Et pourtant dès les premières pages d’Ô Jérusalem on apprend, qu’en novembre 1947, au moment où l’ONU décide, par un vote solennel, la création de l’Etat d’Israël avec attribution d’un territoire en Palestine, on apprend donc qu’en 1947 ce territoire même est habité depuis SEPT siècles par des Arabes, que 90% de la population qui habite ce territoire est palestinienne et non pas juive.
Oui fin 1947. Un peu plus de deux ans après que le monde, horrifié, ait découvert l’atrocité du génocide, la monstruosité des camps … Alors bien sûr, les Juifs ont droit à leur état.

Fallait-il pour autant chasser du leur les Palestiniens ?

Celui qui veut aujourd’hui comprendre, avoir une vision claire du conflit israélo-palestinien ne peut pas ne pas prendre en compte la dimension historique.
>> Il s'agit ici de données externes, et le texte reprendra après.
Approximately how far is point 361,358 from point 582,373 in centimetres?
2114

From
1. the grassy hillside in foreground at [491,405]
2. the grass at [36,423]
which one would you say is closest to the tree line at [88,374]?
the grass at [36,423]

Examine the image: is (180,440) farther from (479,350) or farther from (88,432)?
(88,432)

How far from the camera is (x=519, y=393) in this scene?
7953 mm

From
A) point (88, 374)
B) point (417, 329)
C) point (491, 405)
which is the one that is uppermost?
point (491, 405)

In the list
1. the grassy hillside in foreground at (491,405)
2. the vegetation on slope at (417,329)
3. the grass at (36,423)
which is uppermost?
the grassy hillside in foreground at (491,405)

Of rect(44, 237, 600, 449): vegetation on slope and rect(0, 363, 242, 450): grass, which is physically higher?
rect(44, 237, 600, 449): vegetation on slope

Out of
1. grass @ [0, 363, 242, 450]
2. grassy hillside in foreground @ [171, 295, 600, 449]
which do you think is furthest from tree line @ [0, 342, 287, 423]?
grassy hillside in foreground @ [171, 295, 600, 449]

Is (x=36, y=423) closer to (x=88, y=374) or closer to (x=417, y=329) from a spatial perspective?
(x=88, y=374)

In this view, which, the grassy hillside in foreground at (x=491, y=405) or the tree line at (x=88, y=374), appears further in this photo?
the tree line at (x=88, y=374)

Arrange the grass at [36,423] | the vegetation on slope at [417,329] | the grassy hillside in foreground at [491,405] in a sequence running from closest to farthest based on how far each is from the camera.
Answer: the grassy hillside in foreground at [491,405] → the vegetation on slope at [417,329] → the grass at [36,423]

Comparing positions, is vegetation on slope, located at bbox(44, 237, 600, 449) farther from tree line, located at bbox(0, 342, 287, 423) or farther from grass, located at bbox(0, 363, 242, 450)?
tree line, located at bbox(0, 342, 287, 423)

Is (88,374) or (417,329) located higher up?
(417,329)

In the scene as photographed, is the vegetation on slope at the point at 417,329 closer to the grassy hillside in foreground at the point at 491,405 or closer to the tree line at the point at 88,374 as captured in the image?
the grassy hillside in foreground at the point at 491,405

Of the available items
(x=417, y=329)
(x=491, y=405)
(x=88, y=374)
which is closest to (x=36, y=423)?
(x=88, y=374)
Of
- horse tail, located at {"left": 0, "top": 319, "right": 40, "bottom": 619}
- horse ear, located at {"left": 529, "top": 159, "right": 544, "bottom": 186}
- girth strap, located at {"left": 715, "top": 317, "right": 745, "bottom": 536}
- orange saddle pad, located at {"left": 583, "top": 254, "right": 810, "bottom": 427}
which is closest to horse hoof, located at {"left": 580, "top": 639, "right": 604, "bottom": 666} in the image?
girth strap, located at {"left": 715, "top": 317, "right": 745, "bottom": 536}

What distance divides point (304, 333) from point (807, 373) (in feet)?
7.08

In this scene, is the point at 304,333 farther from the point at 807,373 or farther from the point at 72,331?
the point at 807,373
Ce livre nous y aide. Pourtant il a été dit qu’Ô Jérusalem était partisan, qu’il faisait la part belle aux Juifs … Peut-être … J’avoue que ça ne m’avait pas du tout frappé lors de ma première lecture du livre. Mais au fond qu’importe !

En lisant ce livre, en le mettant en perspective avec l’histoire de la région de ces cinquante dernières années, un esprit libre et juste en viendra à cette seule conclusion : vienne enfin le temps du compromis !

Par Alain

Extrait :

(Les Palestiniens) étaient un million deux cent mille à considérer qu'un partage de ce territoire , sur lequel ils étaient majoritaires depuis sept siècles, représenterait un acte d'iniquité monstrueux perpétré par l'impérialisme occidental pour réparer un crime qu'eux, Arabes, n'avaient pas commis. Jusqu'alors, les Juifs avaient presque toujours vécus en paix aux côtés des Arabes. Leur exil avait même connu son unique âge d'or dans l'Espagne des Califes. De tout temps, l'Empire Ottoman leur avait ouvert ses portes alors que la plupart des pays d'Europe leur fermaient les leurs. Et la longue succession des persécutions anti-sémites, qui devait trouver son atroce apogée dans les fours crématoires hitlériens, avaient été accomplis par les nations chrétiennes d'Europe et non par l'Islam. C'était donc sur ces nations-là protestaient les Arabes, et non sur eux, que devait retomber le fardeau de ces crimes. En outre, sept cents ans d'occupation ininterrompue leur semblaient un droit infiniment plus justifié que les lointains liens historiques des Juifs pour revendiquer la possession de leur terre.

(...)

David Ben Gourion avait décidé de rentrer d'urgence à Jérusalem. "Comme ils sont inconscients, songea-t-il en découvrant toute la ville en train de danser, ils s'imaginent qu'une guerre peut commencer dans des farandoles !" Il gagna directement son bureau à l'Agence Juive. De nouveau réunie autour de l'édifice, la foule attendait une apparition des ses dirigeants.
Fermement résolu à faire partager à ses compatriotes les sentiments d'angoisse qui l'étreignaient, Ben Gourion finit par sortir sur le balcon, entouré de ses principaux adjoints. Tandis qu'il parlait, quelqu'un chuchota à l'oreille de Golda Meïr une information qui justifiait singulièrement l'avertissement qu'il apprêtait à lancer. Trois Juifs venaient d'être massacrés dans une embuscade à la sortie de Tel-Aviv.